Give every entry again, exactly.

→ Source material
◆ ◆ ◆

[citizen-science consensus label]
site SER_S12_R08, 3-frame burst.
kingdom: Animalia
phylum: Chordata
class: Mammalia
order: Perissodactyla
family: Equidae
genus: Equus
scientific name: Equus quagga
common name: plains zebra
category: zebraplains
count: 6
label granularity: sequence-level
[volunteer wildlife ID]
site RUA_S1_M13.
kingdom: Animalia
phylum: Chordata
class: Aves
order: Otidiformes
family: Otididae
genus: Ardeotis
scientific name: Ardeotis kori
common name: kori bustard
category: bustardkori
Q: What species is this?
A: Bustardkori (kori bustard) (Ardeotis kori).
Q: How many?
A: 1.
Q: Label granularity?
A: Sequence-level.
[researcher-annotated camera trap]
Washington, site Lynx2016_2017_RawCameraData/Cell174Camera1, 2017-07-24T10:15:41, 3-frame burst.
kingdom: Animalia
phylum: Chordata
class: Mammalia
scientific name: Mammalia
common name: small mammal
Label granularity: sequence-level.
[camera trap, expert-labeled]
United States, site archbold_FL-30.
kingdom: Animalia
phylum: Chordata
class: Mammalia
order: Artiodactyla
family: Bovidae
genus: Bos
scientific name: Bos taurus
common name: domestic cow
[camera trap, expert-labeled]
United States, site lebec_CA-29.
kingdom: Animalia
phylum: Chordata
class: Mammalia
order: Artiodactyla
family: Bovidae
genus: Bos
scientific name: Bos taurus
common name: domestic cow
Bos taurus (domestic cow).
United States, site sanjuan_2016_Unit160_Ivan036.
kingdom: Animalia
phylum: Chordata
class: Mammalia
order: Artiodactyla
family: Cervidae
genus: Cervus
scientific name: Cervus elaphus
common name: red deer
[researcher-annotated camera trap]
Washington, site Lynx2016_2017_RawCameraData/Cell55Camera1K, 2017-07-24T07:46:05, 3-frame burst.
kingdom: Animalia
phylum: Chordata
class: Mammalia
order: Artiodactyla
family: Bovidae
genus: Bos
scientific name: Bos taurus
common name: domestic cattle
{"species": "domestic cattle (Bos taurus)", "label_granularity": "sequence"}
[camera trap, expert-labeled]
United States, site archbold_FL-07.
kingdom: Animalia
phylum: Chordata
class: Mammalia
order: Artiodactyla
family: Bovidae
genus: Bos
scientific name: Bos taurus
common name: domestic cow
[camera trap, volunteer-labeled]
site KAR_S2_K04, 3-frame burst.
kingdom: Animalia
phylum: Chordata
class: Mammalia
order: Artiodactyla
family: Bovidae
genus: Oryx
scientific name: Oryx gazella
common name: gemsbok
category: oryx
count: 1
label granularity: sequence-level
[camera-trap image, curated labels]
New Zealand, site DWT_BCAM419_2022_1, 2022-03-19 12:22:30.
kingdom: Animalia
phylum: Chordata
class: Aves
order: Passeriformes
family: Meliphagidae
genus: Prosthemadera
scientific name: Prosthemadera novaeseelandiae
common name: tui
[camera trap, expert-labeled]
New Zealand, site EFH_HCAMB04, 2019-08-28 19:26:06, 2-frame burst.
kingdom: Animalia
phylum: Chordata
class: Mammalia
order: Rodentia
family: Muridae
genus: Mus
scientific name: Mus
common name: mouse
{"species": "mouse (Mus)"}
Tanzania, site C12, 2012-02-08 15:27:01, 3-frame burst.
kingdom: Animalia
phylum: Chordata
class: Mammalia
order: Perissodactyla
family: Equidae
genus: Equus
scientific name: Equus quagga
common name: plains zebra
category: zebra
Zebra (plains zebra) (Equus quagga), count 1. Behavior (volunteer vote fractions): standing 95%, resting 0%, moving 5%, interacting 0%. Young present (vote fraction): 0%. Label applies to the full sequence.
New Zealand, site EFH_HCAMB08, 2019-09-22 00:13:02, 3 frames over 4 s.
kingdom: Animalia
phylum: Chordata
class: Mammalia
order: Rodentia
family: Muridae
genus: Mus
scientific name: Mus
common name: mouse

◆ ◆ ◆

→ Exercise result
[citizen-science consensus label]
site SER_S12_R08, 3-frame burst.
kingdom: Animalia
phylum: Chordata
class: Mammalia
order: Perissodactyla
family: Equidae
genus: Equus
scientific name: Equus quagga
common name: plains zebra
category: zebraplains
count: 6
label granularity: sequence-level
[volunteer wildlife ID]
site RUA_S1_M13.
kingdom: Animalia
phylum: Chordata
class: Aves
order: Otidiformes
family: Otididae
genus: Ardeotis
scientific name: Ardeotis kori
common name: kori bustard
category: bustardkori
Q: What species is this?
A: Bustardkori (kori bustard) (Ardeotis kori).
Q: How many?
A: 1.
Q: Label granularity?
A: Sequence-level.
[researcher-annotated camera trap]
Washington, site Lynx2016_2017_RawCameraData/Cell174Camera1, 2017-07-24T10:15:41, 3-frame burst.
kingdom: Animalia
phylum: Chordata
class: Mammalia
scientific name: Mammalia
common name: small mammal
Label granularity: sequence-level.
[camera trap, expert-labeled]
United States, site archbold_FL-30.
kingdom: Animalia
phylum: Chordata
class: Mammalia
order: Artiodactyla
family: Bovidae
genus: Bos
scientific name: Bos taurus
common name: domestic cow
[camera trap, expert-labeled]
United States, site lebec_CA-29.
kingdom: Animalia
phylum: Chordata
class: Mammalia
order: Artiodactyla
family: Bovidae
genus: Bos
scientific name: Bos taurus
common name: domestic cow
Bos taurus (domestic cow).
United States, site sanjuan_2016_Unit160_Ivan036.
kingdom: Animalia
phylum: Chordata
class: Mammalia
order: Artiodactyla
family: Cervidae
genus: Cervus
scientific name: Cervus elaphus
common name: red deer
[researcher-annotated camera trap]
Washington, site Lynx2016_2017_RawCameraData/Cell55Camera1K, 2017-07-24T07:46:05, 3-frame burst.
kingdom: Animalia
phylum: Chordata
class: Mammalia
order: Artiodactyla
family: Bovidae
genus: Bos
scientific name: Bos taurus
common name: domestic cattle
{"species": "domestic cattle (Bos taurus)", "label_granularity": "sequence"}
[camera trap, expert-labeled]
United States, site archbold_FL-07.
kingdom: Animalia
phylum: Chordata
class: Mammalia
order: Artiodactyla
family: Bovidae
genus: Bos
scientific name: Bos taurus
common name: domestic cow
[camera trap, volunteer-labeled]
site KAR_S2_K04, 3-frame burst.
kingdom: Animalia
phylum: Chordata
class: Mammalia
order: Artiodactyla
family: Bovidae
genus: Oryx
scientific name: Oryx gazella
common name: gemsbok
category: oryx
count: 1
label granularity: sequence-level
[camera-trap image, curated labels]
New Zealand, site DWT_BCAM419_2022_1, 2022-03-19 12:22:30.
kingdom: Animalia
phylum: Chordata
class: Aves
order: Passeriformes
family: Meliphagidae
genus: Prosthemadera
scientific name: Prosthemadera novaeseelandiae
common name: tui
[camera trap, expert-labeled]
New Zealand, site EFH_HCAMB04, 2019-08-28 19:26:06, 2-frame burst.
kingdom: Animalia
phylum: Chordata
class: Mammalia
order: Rodentia
family: Muridae
genus: Mus
scientific name: Mus
common name: mouse
{"species": "mouse (Mus)"}
Tanzania, site C12, 2012-02-08 15:27:01, 3-frame burst.
kingdom: Animalia
phylum: Chordata
class: Mammalia
order: Perissodactyla
family: Equidae
genus: Equus
scientific name: Equus quagga
common name: plains zebra
category: zebra
Zebra (plains zebra) (Equus quagga), count 1. Behavior (volunteer vote fractions): standing 95%, resting 0%, moving 5%, interacting 0%. Young present (vote fraction): 0%. Label applies to the full sequence.
New Zealand, site EFH_HCAMB08, 2019-09-22 00:13:02, 3 frames over 4 s.
kingdom: Animalia
phylum: Chordata
class: Mammalia
order: Rodentia
family: Muridae
genus: Mus
scientific name: Mus
common name: mouse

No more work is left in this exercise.